= The problem =
Search the data for the word "recaptcha" and copy each line that has it.

****************************************

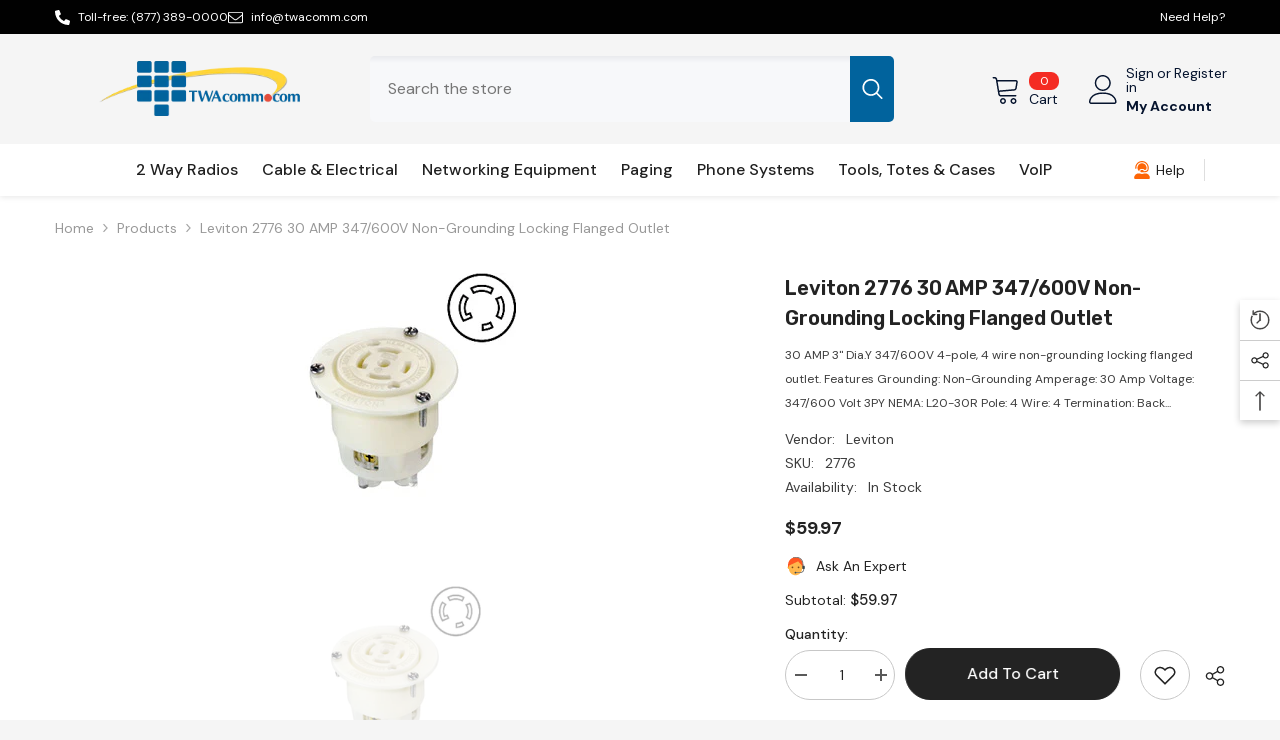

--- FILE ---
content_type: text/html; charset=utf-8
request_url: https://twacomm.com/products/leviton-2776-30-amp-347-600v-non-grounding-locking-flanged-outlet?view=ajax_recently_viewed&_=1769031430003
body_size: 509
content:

****************************************

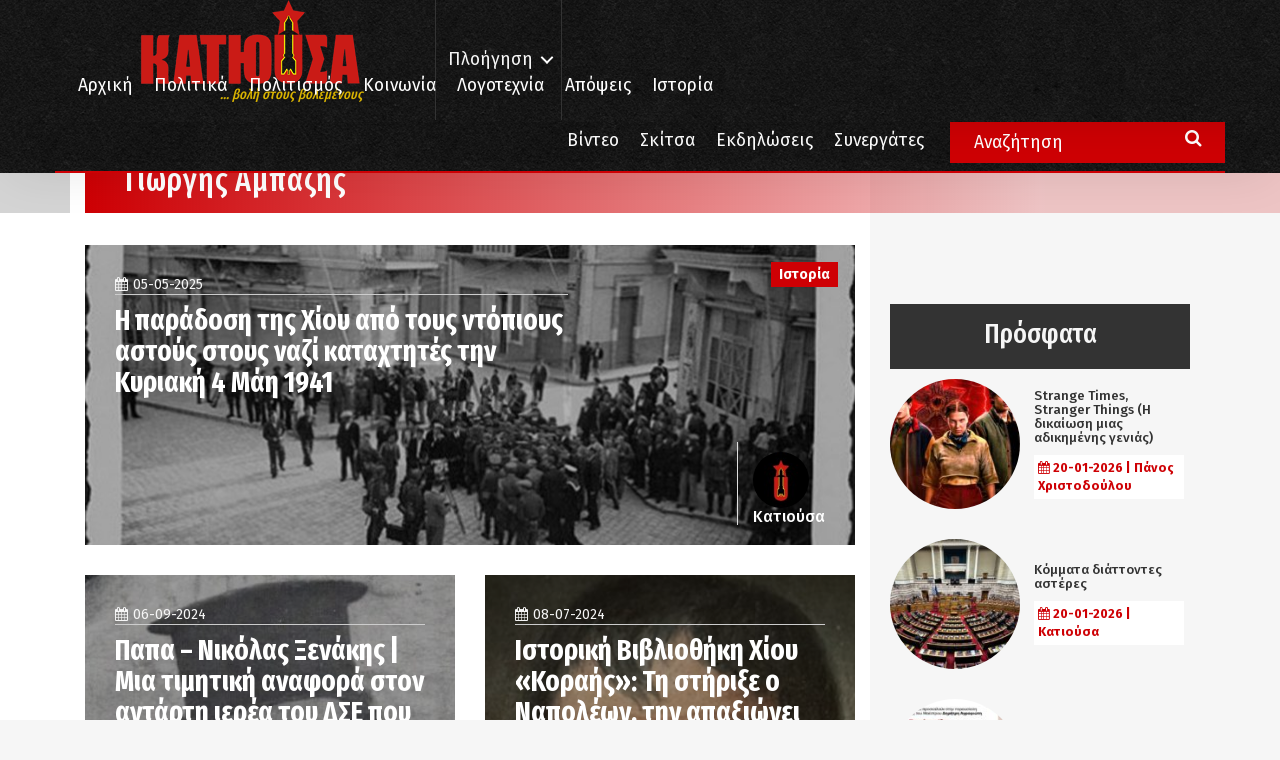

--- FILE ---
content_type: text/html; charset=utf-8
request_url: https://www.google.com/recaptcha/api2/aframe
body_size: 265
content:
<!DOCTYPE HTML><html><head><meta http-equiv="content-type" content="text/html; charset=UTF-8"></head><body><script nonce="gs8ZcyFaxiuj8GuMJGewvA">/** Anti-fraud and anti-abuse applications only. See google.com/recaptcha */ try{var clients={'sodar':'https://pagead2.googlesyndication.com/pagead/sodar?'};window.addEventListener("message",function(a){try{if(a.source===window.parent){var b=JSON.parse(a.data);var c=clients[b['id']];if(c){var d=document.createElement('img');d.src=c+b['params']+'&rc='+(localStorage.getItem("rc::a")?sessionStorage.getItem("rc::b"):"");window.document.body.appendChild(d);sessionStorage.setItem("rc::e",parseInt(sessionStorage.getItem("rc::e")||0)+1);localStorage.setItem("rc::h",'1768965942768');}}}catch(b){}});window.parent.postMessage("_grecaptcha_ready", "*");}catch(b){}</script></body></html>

****************************************

= The completed task =
request_url: https://www.google.com/recaptcha/api2/aframe
<!DOCTYPE HTML><html><head><meta http-equiv="content-type" content="text/html; charset=UTF-8"></head><body><script nonce="gs8ZcyFaxiuj8GuMJGewvA">/** Anti-fraud and anti-abuse applications only. See google.com/recaptcha */ try{var clients={'sodar':'https://pagead2.googlesyndication.com/pagead/sodar?'};window.addEventListener("message",function(a){try{if(a.source===window.parent){var b=JSON.parse(a.data);var c=clients[b['id']];if(c){var d=document.createElement('img');d.src=c+b['params']+'&rc='+(localStorage.getItem("rc::a")?sessionStorage.getItem("rc::b"):"");window.document.body.appendChild(d);sessionStorage.setItem("rc::e",parseInt(sessionStorage.getItem("rc::e")||0)+1);localStorage.setItem("rc::h",'1768965942768');}}}catch(b){}});window.parent.postMessage("_grecaptcha_ready", "*");}catch(b){}</script></body></html>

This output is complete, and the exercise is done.